Input records:
╔══
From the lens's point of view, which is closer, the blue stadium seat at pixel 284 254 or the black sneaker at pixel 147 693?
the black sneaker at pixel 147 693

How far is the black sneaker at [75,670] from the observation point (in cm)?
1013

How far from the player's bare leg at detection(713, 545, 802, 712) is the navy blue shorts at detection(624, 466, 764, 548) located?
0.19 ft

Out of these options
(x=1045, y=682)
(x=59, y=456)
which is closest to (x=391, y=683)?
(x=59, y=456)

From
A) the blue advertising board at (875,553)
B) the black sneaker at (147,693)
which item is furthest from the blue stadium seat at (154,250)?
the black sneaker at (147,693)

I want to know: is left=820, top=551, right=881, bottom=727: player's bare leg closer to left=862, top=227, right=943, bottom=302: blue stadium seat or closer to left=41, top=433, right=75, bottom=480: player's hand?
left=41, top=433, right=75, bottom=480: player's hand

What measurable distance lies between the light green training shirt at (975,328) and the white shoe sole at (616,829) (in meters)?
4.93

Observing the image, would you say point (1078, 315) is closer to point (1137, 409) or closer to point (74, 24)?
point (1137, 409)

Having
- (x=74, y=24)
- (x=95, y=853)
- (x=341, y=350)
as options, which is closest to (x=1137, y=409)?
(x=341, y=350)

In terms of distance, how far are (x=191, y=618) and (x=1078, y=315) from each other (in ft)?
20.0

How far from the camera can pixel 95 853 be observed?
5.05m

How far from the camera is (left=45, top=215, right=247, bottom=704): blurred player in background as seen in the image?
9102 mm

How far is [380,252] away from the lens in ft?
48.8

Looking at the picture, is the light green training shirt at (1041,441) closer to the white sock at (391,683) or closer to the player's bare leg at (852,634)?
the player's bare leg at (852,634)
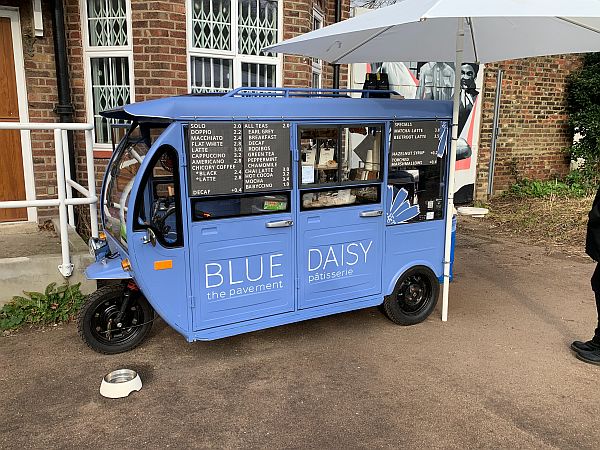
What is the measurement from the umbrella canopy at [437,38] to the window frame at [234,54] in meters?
1.59

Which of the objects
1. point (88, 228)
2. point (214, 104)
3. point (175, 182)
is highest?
point (214, 104)

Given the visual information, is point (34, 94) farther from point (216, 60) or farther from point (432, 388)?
point (432, 388)

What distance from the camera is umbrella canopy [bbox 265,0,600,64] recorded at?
4273mm

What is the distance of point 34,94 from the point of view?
6.23 metres

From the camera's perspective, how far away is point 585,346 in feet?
14.2

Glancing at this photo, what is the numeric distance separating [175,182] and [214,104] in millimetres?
605

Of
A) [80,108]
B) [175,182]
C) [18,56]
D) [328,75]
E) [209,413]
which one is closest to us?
[209,413]

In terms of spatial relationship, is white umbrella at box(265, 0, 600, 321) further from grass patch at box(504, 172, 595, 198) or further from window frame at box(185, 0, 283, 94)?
grass patch at box(504, 172, 595, 198)

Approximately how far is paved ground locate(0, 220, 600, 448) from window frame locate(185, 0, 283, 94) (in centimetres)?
345

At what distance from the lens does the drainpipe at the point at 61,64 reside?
609 centimetres

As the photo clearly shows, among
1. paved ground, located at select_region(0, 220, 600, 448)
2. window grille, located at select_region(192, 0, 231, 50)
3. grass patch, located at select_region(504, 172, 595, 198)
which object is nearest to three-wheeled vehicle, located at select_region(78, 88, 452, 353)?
paved ground, located at select_region(0, 220, 600, 448)

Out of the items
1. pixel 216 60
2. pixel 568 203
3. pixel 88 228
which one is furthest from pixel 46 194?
pixel 568 203

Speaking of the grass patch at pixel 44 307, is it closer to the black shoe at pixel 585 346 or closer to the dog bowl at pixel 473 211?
the black shoe at pixel 585 346

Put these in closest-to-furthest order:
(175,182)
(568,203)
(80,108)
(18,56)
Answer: (175,182) → (18,56) → (80,108) → (568,203)
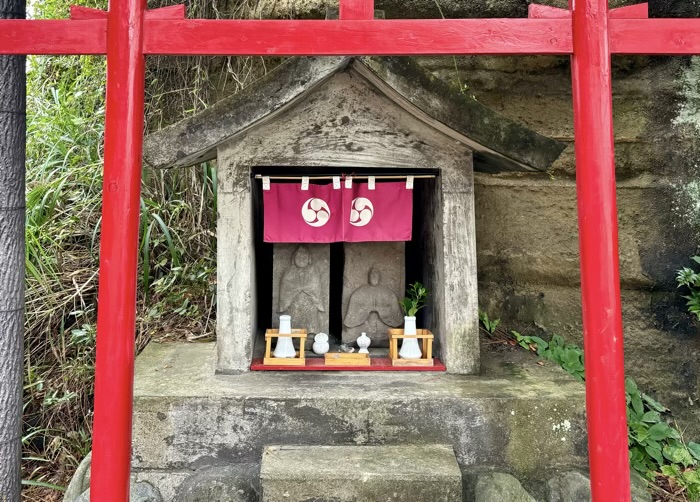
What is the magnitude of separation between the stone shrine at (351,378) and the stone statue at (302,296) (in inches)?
24.8

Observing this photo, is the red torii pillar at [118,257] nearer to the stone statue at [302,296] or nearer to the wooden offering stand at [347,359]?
the wooden offering stand at [347,359]

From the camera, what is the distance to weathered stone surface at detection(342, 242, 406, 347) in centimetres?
518

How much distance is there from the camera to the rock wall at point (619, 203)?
585 centimetres

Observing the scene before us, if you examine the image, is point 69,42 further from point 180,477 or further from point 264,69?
point 264,69

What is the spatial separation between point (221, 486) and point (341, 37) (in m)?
2.88

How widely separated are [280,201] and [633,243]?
3.77 m

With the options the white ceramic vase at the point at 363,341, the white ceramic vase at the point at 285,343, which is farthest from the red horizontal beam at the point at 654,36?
the white ceramic vase at the point at 285,343

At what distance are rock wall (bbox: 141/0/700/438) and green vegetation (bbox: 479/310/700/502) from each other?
38 cm

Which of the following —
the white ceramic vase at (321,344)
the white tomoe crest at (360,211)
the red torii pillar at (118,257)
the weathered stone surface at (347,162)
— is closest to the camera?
the red torii pillar at (118,257)

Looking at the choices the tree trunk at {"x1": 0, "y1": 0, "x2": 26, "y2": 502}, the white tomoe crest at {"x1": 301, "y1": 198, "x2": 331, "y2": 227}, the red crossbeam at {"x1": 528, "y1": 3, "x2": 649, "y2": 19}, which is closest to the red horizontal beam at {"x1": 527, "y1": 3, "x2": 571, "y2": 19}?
the red crossbeam at {"x1": 528, "y1": 3, "x2": 649, "y2": 19}

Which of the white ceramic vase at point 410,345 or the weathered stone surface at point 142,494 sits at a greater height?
the white ceramic vase at point 410,345

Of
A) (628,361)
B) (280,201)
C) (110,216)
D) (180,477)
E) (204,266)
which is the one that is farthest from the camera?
(204,266)

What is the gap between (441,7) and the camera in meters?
6.24

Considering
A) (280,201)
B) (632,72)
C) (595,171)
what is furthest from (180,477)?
(632,72)
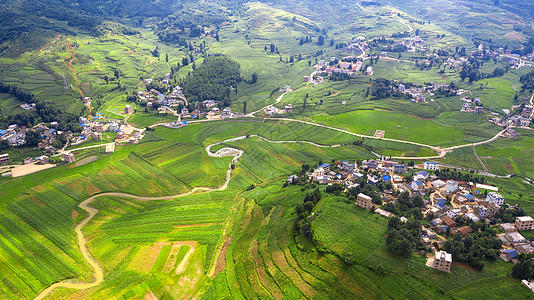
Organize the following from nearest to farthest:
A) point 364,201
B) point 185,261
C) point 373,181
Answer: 1. point 185,261
2. point 364,201
3. point 373,181

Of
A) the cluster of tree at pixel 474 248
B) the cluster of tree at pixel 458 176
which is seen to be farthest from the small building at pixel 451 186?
the cluster of tree at pixel 474 248

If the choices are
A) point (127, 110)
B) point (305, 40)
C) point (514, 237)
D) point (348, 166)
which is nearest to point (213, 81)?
point (127, 110)

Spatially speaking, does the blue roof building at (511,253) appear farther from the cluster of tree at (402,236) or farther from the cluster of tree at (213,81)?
the cluster of tree at (213,81)

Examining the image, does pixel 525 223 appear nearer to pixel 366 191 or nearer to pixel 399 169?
pixel 366 191

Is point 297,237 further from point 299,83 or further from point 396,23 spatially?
point 396,23

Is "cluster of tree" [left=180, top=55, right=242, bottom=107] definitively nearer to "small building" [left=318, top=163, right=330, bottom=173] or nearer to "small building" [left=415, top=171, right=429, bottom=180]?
"small building" [left=318, top=163, right=330, bottom=173]

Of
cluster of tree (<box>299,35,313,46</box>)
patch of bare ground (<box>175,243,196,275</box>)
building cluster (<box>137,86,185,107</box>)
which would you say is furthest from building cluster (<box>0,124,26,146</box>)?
cluster of tree (<box>299,35,313,46</box>)

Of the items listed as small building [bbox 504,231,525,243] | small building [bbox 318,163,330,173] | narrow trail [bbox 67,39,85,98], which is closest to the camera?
small building [bbox 504,231,525,243]
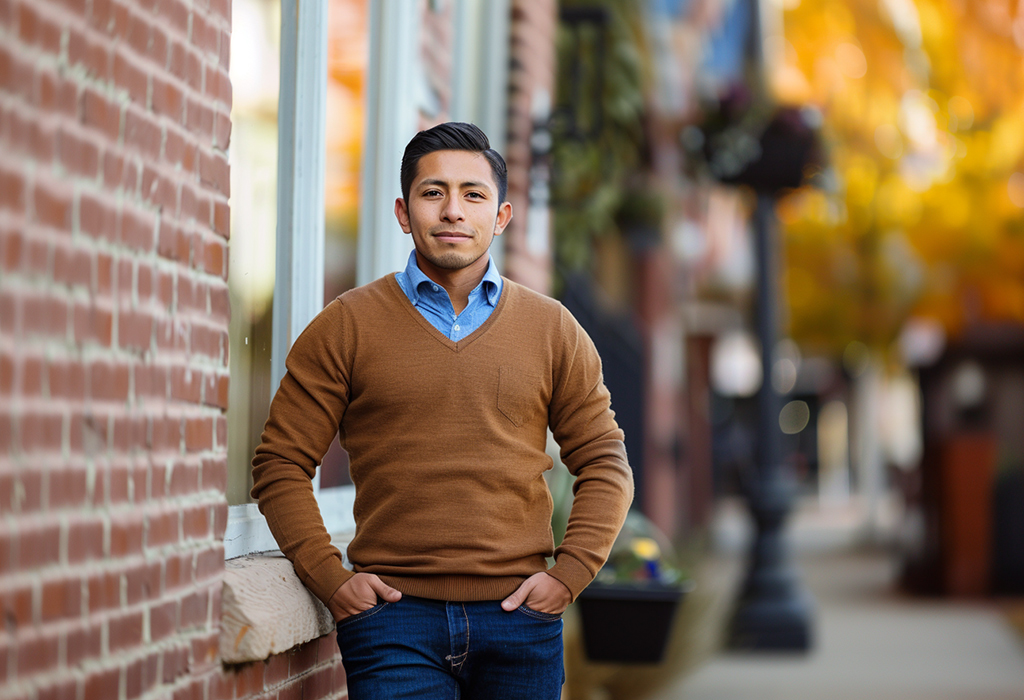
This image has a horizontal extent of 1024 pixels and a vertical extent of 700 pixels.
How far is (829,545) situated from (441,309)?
1652cm

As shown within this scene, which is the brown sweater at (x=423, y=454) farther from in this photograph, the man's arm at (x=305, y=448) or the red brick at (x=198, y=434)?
the red brick at (x=198, y=434)

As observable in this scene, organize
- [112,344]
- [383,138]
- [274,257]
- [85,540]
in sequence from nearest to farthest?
[85,540] → [112,344] → [274,257] → [383,138]

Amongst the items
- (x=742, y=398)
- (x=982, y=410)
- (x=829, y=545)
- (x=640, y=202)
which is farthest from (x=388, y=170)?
(x=742, y=398)

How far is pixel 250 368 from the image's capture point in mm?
3184

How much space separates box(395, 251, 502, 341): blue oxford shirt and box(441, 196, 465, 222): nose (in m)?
0.14

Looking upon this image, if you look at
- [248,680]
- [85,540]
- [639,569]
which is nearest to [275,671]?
[248,680]

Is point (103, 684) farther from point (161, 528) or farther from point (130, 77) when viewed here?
point (130, 77)

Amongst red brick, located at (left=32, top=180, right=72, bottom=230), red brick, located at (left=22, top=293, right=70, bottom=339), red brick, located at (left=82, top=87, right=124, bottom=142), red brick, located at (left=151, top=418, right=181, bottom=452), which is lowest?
red brick, located at (left=151, top=418, right=181, bottom=452)

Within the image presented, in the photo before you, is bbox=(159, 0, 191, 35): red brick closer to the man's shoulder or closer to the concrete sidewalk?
the man's shoulder

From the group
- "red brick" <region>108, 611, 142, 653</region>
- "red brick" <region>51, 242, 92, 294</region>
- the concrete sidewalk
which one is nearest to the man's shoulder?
"red brick" <region>51, 242, 92, 294</region>

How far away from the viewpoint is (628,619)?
4434mm

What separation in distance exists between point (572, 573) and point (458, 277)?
648mm

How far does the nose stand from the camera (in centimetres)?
237

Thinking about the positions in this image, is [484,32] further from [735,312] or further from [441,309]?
[735,312]
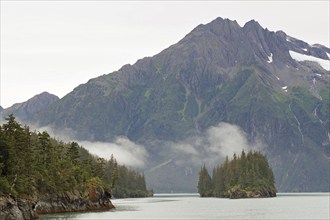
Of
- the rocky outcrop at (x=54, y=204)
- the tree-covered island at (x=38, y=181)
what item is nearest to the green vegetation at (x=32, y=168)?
the tree-covered island at (x=38, y=181)

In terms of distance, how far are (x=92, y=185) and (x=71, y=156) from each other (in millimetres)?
23255

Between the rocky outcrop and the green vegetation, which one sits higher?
the green vegetation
╚══
Reproduce the listing verbatim from the line containing "This image has" up to and including the line containing "[85,540] → [112,344] → [274,257] → [383,138]".

Expected output:
This image has a horizontal extent of 1024 pixels and a vertical extent of 700 pixels.
How far is (829,545) situated from (441,309)?
1652cm

As shown within this scene, which is the brown sweater at (x=423, y=454) farther from in this photograph, the man's arm at (x=305, y=448) or the red brick at (x=198, y=434)?
the red brick at (x=198, y=434)

As observable in this scene, organize
- [112,344]
- [383,138]
- [274,257]
- [85,540]
in sequence from nearest to farthest?
[85,540] → [112,344] → [274,257] → [383,138]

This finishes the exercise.